● Given text
┏━━
Immune checkpoint molecules beyond PD-1 and CTLA-4: emerging targets in autoimmune diseases and cancer immunotherapy.

[BACKGROUND] Immune checkpoint molecules are pivotal regulators of immune activation and tolerance, playing critical roles in cancer, autoimmunity, infectious diseases, and transplantation. While programmed cell death protein 1 (PD-1) and cytotoxic T-lymphocyte-associated protein 4 (CTLA-4) remain the most extensively studied checkpoints, immune checkpoint receptors beyond PD-1 and CTLA-4, including LAG-3, TIM-3, TIGIT, VISTA, BTLA, CD160, and CD96 have expanded our understanding of immune regulation. These pathways not only mediate immune evasion in tumors but also contribute to impaired tolerance in autoimmune diseases.

[KEY FINDINGS] Recent preclinical and clinical evidence highlights the potential of novel and next-generation checkpoint inhibitors (ICIs), either alone or in combination with established PD-1/CTLA-4 therapies, to overcome resistance in oncology. Concurrently, agonistic checkpoint modulation is being explored as a precision immunosuppressive strategy in autoimmune disorders, targeting dysregulated T-cell activation while preserving protective immunity. Key challenges remain, including heterogeneity in patient responses, immune-related adverse events (irAEs), and the need for robust biomarkers to guide personalized therapy. Advances in multi-omics profiling, artificial intelligence, and single-cell immune mapping promise to refine patient selection and optimize therapeutic regimens. Furthermore, the application of checkpoint modulation in chronic infections and transplantation underscores its broader potential beyond oncology.

[CONCLUSIONS] This review comprehensively discusses the mechanistic basis, therapeutic implications, combination strategies, and future directions of immune checkpoints beyond PD-1 and CTLA-4, emphasizing biomarker development, precision medicine approaches, and balancing efficacy with safety.
┗━━
● Extracted data
┏━━
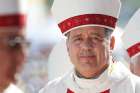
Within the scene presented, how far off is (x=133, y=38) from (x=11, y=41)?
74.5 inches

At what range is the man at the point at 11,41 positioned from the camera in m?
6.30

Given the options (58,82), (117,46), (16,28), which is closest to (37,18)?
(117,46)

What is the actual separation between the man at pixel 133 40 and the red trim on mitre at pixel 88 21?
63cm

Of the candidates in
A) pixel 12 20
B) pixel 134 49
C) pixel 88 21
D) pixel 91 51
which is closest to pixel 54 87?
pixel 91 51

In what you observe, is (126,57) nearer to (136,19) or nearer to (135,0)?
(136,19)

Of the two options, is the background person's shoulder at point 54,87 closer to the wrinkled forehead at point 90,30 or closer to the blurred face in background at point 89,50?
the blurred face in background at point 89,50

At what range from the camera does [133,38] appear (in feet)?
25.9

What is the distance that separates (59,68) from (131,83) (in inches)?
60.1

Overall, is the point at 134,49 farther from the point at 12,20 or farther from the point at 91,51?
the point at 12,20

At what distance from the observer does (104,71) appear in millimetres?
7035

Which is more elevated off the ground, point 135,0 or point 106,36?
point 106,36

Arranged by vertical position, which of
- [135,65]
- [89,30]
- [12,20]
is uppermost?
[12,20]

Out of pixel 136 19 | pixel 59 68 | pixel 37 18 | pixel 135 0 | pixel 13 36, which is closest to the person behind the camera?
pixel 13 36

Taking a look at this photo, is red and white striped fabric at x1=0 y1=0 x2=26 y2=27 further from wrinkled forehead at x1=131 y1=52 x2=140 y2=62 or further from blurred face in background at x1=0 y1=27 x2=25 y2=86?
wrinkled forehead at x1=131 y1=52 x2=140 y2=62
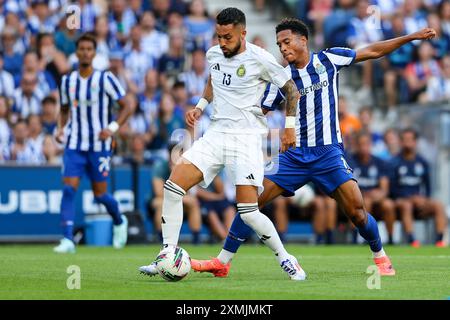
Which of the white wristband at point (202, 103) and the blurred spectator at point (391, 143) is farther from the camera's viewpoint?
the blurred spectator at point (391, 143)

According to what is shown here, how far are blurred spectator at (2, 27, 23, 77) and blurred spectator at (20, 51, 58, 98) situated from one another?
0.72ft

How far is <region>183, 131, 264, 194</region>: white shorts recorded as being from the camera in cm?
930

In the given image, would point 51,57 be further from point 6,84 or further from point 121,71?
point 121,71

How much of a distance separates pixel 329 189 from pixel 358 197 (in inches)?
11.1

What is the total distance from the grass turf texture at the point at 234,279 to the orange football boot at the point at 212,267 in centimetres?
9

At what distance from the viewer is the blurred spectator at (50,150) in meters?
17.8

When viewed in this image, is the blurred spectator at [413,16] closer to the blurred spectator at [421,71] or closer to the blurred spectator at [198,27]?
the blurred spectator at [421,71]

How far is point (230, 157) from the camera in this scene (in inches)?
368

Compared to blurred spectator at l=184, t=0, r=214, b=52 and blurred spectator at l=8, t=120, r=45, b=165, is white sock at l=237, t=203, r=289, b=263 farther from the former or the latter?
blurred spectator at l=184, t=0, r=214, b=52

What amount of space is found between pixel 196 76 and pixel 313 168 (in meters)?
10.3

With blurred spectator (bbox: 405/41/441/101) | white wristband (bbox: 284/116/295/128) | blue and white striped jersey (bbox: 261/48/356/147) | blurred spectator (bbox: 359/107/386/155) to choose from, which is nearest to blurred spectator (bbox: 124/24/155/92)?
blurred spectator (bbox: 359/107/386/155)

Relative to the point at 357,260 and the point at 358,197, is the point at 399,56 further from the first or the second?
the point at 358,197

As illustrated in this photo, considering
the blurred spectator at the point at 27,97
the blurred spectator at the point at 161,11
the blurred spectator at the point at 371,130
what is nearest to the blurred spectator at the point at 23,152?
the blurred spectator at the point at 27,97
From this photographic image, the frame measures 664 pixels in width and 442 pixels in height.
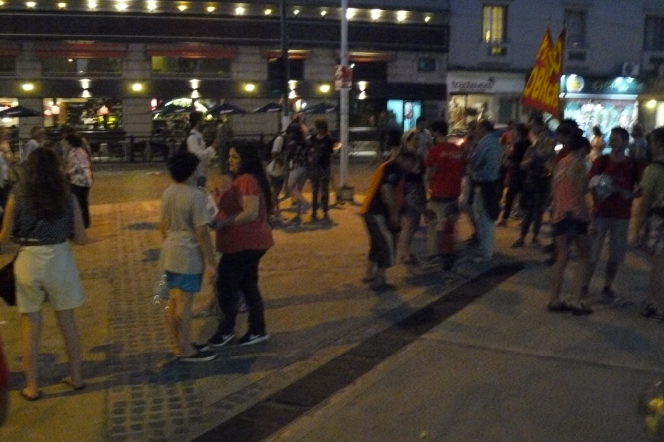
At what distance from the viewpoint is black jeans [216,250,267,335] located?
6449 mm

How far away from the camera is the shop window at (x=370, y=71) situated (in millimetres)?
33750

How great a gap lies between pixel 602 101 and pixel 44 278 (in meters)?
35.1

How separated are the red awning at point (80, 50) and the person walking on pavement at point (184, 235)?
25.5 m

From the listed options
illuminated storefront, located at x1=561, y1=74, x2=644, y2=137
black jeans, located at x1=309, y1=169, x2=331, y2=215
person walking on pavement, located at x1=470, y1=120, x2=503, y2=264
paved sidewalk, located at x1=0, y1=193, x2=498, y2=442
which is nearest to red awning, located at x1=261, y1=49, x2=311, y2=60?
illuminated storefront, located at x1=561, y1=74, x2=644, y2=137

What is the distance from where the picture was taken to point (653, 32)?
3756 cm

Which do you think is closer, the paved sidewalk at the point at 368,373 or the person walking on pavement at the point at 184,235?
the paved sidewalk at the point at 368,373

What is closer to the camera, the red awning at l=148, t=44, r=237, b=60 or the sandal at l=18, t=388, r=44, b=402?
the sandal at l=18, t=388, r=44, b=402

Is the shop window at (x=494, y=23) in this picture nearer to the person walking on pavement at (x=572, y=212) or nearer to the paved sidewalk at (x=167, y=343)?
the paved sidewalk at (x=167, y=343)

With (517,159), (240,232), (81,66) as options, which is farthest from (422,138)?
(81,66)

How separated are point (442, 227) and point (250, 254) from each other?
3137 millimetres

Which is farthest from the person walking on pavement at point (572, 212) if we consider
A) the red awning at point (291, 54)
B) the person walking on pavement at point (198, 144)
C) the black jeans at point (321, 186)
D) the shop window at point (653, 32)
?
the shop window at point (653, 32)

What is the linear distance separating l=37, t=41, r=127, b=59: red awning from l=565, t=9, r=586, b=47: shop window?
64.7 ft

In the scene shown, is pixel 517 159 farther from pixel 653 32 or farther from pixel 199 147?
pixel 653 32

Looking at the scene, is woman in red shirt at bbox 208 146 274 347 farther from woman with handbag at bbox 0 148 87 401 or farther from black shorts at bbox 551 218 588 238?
┗━━
● Work request A
Answer these questions from the checkpoint text:
(i) Which receptor comes last in the list of checkpoint receptors beyond PD-1 and CTLA-4?
(ii) What kind of checkpoint modulation is being explored in autoimmune disorders?
(iii) Which three advances promise to refine patient selection?
● Work request B
Copy the part of the checkpoint text between "[CONCLUSIONS] This review" and "efficacy with safety.", inclusive, word for word.

● Response area A
(i) CD96.
(ii) Agonistic checkpoint modulation, as a precision immunosuppressive strategy.
(iii) Multi-omics profiling, artificial intelligence, and single-cell immune mapping.

● Response area B
[CONCLUSIONS] This review comprehensively discusses the mechanistic basis, therapeutic implications, combination strategies, and future directions of immune checkpoints beyond PD-1 and CTLA-4, emphasizing biomarker development, precision medicine approaches, and balancing efficacy with safety.